Court uses oppression remedy to hold directors personally liable for wrongful dismissal damages

The plaintiff made a claim under the oppression sections of the Alberta Business Corporations Act

Court uses oppression remedy to hold directors personally liable for wrongful dismissal damages

by Rhonda B. Levy and George Vassos of Littler

In Wisser v CEM International Management Consultants Ltd, 2022 ABQB 414 (CEM International), the court used the oppression remedy to hold directors of a corporation personally liable for damages for wrongful dismissal after they transferred the assets of the corporation, ceased operating it, and incorporated a new corporation to provide the same consulting service.   


The plaintiff worked briefly for CEM International Management Consultants Ltd (CEM) in 2005 and was rehired in 2007.  In 2009, CEM made the plaintiff an independent contractor, but in 2011 it made him an employee again.

In 2015, the plaintiff’s employment was terminated without cause and CEM paid him four weeks’ pay in lieu of notice on the basis that he was a relatively short-term employee of approximately 3½ years; CEM did not include any prior years of service in this calculation.  The plaintiff disagreed, stating that he was effectively an employee throughout and therefore his severance pay should be calculated based on 7½ years of service. He sought 15 months’ pay in lieu of notice.

CEM was struggling in late 2015.  To rebrand itself in the market, it changed its name, to no avail. In 2016, the directors transferred the assets of CEM, ceased operating it, and incorporated 199 Alberta to conduct business.  Many of CEM’s employees were hired by 199 Alberta, which offered the same consulting services as CEM.

The plaintiff made a claim under the oppression sections of the Alberta Business Corporations Act (ABCA) for damages jointly and severally against 199 Alberta and the directors personally.

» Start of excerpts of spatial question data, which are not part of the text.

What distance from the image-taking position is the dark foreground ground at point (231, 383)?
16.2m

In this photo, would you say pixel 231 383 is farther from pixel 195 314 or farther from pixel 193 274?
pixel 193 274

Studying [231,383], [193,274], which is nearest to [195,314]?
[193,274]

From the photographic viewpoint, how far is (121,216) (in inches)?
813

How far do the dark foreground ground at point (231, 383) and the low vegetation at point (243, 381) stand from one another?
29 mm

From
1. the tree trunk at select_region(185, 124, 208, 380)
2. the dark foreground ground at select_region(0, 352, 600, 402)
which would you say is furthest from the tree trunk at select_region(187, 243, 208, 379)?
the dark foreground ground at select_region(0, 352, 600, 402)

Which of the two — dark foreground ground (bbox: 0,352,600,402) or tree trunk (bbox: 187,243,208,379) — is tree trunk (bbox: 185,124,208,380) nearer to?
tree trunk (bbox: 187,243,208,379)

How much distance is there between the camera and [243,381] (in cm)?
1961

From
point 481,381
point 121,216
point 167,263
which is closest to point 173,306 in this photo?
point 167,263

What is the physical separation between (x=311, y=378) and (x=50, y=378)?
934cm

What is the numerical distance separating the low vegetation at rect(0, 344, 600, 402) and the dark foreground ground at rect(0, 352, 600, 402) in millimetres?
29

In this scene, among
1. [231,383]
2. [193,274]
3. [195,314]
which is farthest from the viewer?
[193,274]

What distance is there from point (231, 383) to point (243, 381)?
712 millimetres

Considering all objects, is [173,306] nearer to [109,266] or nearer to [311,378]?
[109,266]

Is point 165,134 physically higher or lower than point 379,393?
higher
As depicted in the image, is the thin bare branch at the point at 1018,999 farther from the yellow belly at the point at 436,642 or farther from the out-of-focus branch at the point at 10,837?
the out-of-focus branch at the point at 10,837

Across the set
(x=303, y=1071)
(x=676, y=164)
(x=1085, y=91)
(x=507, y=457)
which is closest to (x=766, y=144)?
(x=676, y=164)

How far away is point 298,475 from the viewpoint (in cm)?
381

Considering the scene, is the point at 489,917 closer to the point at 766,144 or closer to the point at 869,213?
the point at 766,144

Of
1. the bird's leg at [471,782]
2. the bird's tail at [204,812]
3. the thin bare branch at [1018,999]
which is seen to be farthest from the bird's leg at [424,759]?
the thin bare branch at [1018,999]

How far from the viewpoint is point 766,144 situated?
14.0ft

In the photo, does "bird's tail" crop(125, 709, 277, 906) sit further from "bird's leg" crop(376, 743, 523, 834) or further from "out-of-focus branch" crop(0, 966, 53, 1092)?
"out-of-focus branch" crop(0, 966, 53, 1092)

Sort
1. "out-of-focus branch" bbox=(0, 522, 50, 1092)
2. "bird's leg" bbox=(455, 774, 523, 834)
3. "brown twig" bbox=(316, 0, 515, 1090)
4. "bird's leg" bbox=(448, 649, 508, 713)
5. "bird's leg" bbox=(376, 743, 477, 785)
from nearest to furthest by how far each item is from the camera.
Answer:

Dispute over length of service

The court considered whether the plaintiff’s initial employment was properly terminated in 2009 and questioned the nature of a payment of $7,619 that was made at that time. CEM argued it was severance pay, but the plaintiff argued it was accrued vacation pay.  The court agreed with the plaintiff and concluded that because no severance was paid in 2009, the termination of employment contract was illegal.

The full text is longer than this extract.